Reproduce all of the material below line for line, leaving out the pictures.

====

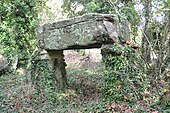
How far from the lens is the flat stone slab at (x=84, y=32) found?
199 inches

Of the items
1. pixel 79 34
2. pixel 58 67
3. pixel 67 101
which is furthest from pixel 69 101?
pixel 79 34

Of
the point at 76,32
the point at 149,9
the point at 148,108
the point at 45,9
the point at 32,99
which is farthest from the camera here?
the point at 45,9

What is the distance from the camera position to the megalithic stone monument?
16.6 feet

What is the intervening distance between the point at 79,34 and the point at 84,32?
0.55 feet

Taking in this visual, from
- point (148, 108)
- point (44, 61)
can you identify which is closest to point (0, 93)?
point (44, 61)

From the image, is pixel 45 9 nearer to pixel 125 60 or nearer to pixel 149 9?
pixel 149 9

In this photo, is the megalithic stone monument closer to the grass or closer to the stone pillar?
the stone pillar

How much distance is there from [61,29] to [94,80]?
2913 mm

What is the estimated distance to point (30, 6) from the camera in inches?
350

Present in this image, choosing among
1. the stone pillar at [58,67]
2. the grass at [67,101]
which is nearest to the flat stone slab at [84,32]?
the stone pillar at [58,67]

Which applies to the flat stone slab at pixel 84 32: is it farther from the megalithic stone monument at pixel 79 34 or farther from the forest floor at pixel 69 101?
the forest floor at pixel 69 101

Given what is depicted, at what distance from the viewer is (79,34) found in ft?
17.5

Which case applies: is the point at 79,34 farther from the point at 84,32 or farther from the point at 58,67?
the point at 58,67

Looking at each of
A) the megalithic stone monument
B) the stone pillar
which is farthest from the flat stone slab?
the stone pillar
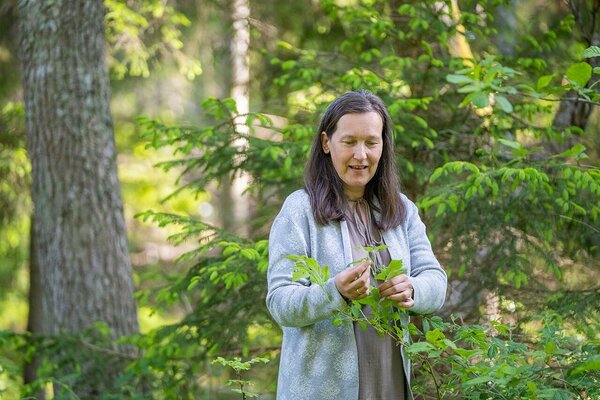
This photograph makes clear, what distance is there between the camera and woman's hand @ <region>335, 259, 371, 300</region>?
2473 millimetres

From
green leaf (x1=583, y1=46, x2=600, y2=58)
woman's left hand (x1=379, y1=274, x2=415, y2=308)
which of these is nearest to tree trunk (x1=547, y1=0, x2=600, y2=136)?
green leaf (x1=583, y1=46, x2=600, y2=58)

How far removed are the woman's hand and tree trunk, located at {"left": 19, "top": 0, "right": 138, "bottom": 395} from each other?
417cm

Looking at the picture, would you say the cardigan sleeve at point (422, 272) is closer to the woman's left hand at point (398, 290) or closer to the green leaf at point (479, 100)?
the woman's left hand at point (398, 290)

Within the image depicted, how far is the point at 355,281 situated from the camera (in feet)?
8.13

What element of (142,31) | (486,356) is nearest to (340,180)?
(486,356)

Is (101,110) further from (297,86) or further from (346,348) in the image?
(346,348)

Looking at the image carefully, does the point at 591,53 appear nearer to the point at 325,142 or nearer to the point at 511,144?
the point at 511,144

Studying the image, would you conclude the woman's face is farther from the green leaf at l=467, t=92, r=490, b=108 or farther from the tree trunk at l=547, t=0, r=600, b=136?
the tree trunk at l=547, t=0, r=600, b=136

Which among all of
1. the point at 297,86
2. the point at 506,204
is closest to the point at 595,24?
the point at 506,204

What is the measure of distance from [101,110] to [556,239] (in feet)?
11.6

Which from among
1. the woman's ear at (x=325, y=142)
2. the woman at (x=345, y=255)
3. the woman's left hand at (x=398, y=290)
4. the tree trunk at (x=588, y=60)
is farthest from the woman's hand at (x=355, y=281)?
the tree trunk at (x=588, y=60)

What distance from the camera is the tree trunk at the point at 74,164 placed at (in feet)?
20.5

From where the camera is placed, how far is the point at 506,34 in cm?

====

Response for this exercise:
How far from the lens is the flat stone slab at (x=84, y=32) found?
199 inches

Of the items
1. pixel 79 34
2. pixel 58 67
3. pixel 67 101
which is furthest from pixel 69 101?
pixel 79 34

Of
the point at 76,32
the point at 149,9
the point at 148,108
the point at 45,9
the point at 32,99
which is farthest from the camera here?
the point at 45,9

What is the distance from the camera position to the megalithic stone monument?
16.6 feet

What is the intervening distance between the point at 79,34 and the point at 84,32?
0.55 feet

Taking in this visual, from
- point (148, 108)
- point (44, 61)
can you identify which is closest to point (0, 93)?
point (44, 61)

From the image, is pixel 45 9 nearer to pixel 125 60 or nearer to pixel 149 9?
pixel 149 9

In this photo, is the megalithic stone monument closer to the grass or closer to the stone pillar?
the stone pillar

How much distance is there from [61,29] to [94,80]?
2913 mm

What is the estimated distance to point (30, 6) from the camera in inches?
350

Present in this image, choosing among
1. the stone pillar at [58,67]
2. the grass at [67,101]
which is nearest to the flat stone slab at [84,32]?
the stone pillar at [58,67]

Which applies to the flat stone slab at pixel 84 32: is it farther from the megalithic stone monument at pixel 79 34 or farther from the forest floor at pixel 69 101?
the forest floor at pixel 69 101

Given what is depicted, at what distance from the viewer is (79,34) found in ft?
17.5

Which case applies: is the point at 79,34 farther from the point at 84,32 or farther from the point at 58,67?
the point at 58,67

Looking at each of
A) the megalithic stone monument
B) the stone pillar
which is farthest from the flat stone slab?
the stone pillar
This photograph makes clear, what distance is there between the camera and woman's hand @ <region>335, 259, 371, 300</region>?
2473 millimetres

From
green leaf (x1=583, y1=46, x2=600, y2=58)
woman's left hand (x1=379, y1=274, x2=415, y2=308)
which of these is nearest to tree trunk (x1=547, y1=0, x2=600, y2=136)?
green leaf (x1=583, y1=46, x2=600, y2=58)

How far removed are the woman's hand and tree trunk, located at {"left": 19, "top": 0, "right": 138, "bottom": 395} from each other?
417cm

Looking at the picture, would you say the cardigan sleeve at point (422, 272) is closer to the woman's left hand at point (398, 290) or closer to the green leaf at point (479, 100)?
the woman's left hand at point (398, 290)

Within the image depicted, how far is the point at 355,281 situated from the camera (in feet)?
8.13

What element of (142,31) | (486,356) is nearest to (340,180)?
(486,356)

Is (101,110) further from (297,86) or further from (346,348) in the image?
(346,348)

Looking at the image carefully, does the point at 591,53 appear nearer to the point at 325,142 or nearer to the point at 511,144?
the point at 511,144

Studying the image, would you conclude the woman's face is farther from the green leaf at l=467, t=92, r=490, b=108 or farther from the tree trunk at l=547, t=0, r=600, b=136?
the tree trunk at l=547, t=0, r=600, b=136

Which among all of
1. the point at 297,86
2. the point at 506,204
is closest to the point at 595,24?
the point at 506,204

What is the measure of distance from [101,110] to [556,239] (in feet)?
11.6

Which from among
1. the woman's ear at (x=325, y=142)
2. the woman at (x=345, y=255)
3. the woman's left hand at (x=398, y=290)
4. the tree trunk at (x=588, y=60)
is farthest from the woman's hand at (x=355, y=281)?
the tree trunk at (x=588, y=60)

What distance from the camera is the tree trunk at the point at 74,164 placed at (in feet)?
20.5

From where the camera is placed, how far is the point at 506,34 in cm?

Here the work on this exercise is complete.